→ **Exercise objective**
Rewrite all of the data below with "cork rod grip" swapped for "rod handle" everywhere it occurs, leaving everything else as it is. Leave the pictures out of your answer.

→ **Material for the task**
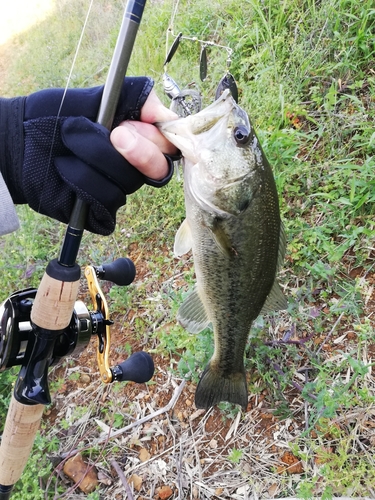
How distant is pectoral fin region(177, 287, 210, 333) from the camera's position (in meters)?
2.05

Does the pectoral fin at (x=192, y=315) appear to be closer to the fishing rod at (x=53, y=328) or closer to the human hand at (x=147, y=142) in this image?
the fishing rod at (x=53, y=328)

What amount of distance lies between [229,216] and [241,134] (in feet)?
1.06

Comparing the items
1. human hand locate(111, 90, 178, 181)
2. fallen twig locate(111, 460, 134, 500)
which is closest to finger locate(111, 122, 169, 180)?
human hand locate(111, 90, 178, 181)

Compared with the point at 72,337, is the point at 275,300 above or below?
above

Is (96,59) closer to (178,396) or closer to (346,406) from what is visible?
(178,396)


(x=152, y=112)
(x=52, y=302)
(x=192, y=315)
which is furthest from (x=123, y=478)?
(x=152, y=112)

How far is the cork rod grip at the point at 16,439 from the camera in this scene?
174 cm

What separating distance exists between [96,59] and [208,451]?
19.9ft

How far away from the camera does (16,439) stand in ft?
5.89

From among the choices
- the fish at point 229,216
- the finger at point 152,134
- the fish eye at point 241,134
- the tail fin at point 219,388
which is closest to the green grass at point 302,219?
the tail fin at point 219,388

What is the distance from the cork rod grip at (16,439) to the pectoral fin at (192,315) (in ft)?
2.43

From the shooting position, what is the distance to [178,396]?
8.99 feet

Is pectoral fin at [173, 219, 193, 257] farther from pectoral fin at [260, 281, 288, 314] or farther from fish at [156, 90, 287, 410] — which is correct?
pectoral fin at [260, 281, 288, 314]

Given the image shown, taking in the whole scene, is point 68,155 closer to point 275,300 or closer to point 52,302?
point 52,302
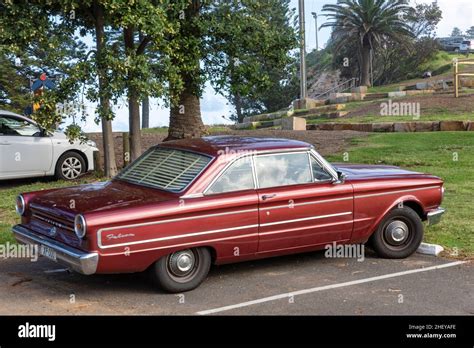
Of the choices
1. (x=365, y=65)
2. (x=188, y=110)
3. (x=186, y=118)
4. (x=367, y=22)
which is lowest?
(x=186, y=118)

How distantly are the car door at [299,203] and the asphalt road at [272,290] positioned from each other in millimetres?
416

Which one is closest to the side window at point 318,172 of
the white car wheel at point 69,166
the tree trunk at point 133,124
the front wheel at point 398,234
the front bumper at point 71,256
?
the front wheel at point 398,234

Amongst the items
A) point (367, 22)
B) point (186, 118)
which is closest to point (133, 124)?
point (186, 118)

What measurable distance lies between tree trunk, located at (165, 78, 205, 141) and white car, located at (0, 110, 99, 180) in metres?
1.94

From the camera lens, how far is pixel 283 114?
108 ft

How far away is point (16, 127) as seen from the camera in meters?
12.5

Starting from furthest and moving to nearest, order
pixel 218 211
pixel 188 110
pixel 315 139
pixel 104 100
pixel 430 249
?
pixel 315 139 → pixel 188 110 → pixel 104 100 → pixel 430 249 → pixel 218 211

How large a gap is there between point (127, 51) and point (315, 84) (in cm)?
4600

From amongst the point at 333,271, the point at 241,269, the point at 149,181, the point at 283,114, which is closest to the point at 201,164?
the point at 149,181

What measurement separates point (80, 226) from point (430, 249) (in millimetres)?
4147

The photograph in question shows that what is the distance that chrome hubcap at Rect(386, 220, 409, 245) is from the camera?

→ **Full answer**
How distant is pectoral fin region(177, 287, 210, 333) from the camera's position (in meters)?
2.05

Does the pectoral fin at (x=192, y=315) appear to be closer to the fishing rod at (x=53, y=328) or closer to the human hand at (x=147, y=142) in this image?
the fishing rod at (x=53, y=328)

What amount of distance lies between [229,216] and [241,134] (in feet)?
1.06

Comparing the items
1. human hand locate(111, 90, 178, 181)
2. fallen twig locate(111, 460, 134, 500)
which is closest to finger locate(111, 122, 169, 180)?
human hand locate(111, 90, 178, 181)

Compared with the point at 72,337, is the point at 275,300 above or below?
above

Is (96,59) closer to (178,396) or closer to (346,406) from what is visible?
(178,396)


(x=152, y=112)
(x=52, y=302)
(x=192, y=315)
which is furthest from (x=123, y=478)?
(x=152, y=112)

How far is the rod handle at the point at 16,439 from the camera in this scene?
174 cm

What separating distance exists between [96,59] and [208,451]?
19.9ft

How far away from the camera does (16,439) stand in ft?
5.89

From among the choices
- the fish at point 229,216
- the finger at point 152,134
- the fish eye at point 241,134
- the tail fin at point 219,388
which is closest to the green grass at point 302,219?
the tail fin at point 219,388

What is the distance from the rod handle at (16,439) to the pectoral fin at (192,315) (in ft)?
2.43

From the shooting position, what is the distance to [178,396]?
8.99 feet

Is pectoral fin at [173, 219, 193, 257] farther from pectoral fin at [260, 281, 288, 314] or farther from fish at [156, 90, 287, 410] — which is correct?
pectoral fin at [260, 281, 288, 314]

Given the image shown, taking in the whole scene, is point 68,155 closer to point 275,300 or closer to point 52,302?
point 52,302
Of the choices
1. (x=365, y=65)
2. (x=188, y=110)
3. (x=186, y=118)
4. (x=367, y=22)
which is lowest?
(x=186, y=118)

How distantly are the car door at [299,203] and the asphalt road at [272,290] positioned from each other in millimetres?
416

Which one is closest to the side window at point 318,172 of
the white car wheel at point 69,166
the tree trunk at point 133,124
the front wheel at point 398,234
the front bumper at point 71,256
?
the front wheel at point 398,234

Amongst the items
A) point (367, 22)
B) point (186, 118)
which is closest to point (133, 124)?
point (186, 118)

What measurable distance lies between tree trunk, located at (165, 78, 205, 141) and white car, located at (0, 110, 99, 180) in metres?
1.94

From the camera lens, how far is pixel 283 114?
108 ft

How far away is point (16, 127) as seen from the camera in meters?
12.5

Starting from furthest and moving to nearest, order
pixel 218 211
pixel 188 110
pixel 315 139
pixel 104 100
pixel 430 249
?
pixel 315 139 → pixel 188 110 → pixel 104 100 → pixel 430 249 → pixel 218 211

How large a gap is there between point (127, 51) and point (315, 84) (in cm)?
4600

From amongst the point at 333,271, the point at 241,269, the point at 149,181, the point at 283,114, which is closest to the point at 201,164?
the point at 149,181

What measurement separates point (80, 226) from point (430, 249) (in millimetres)?
4147

The photograph in question shows that what is the distance that chrome hubcap at Rect(386, 220, 409, 245) is from the camera?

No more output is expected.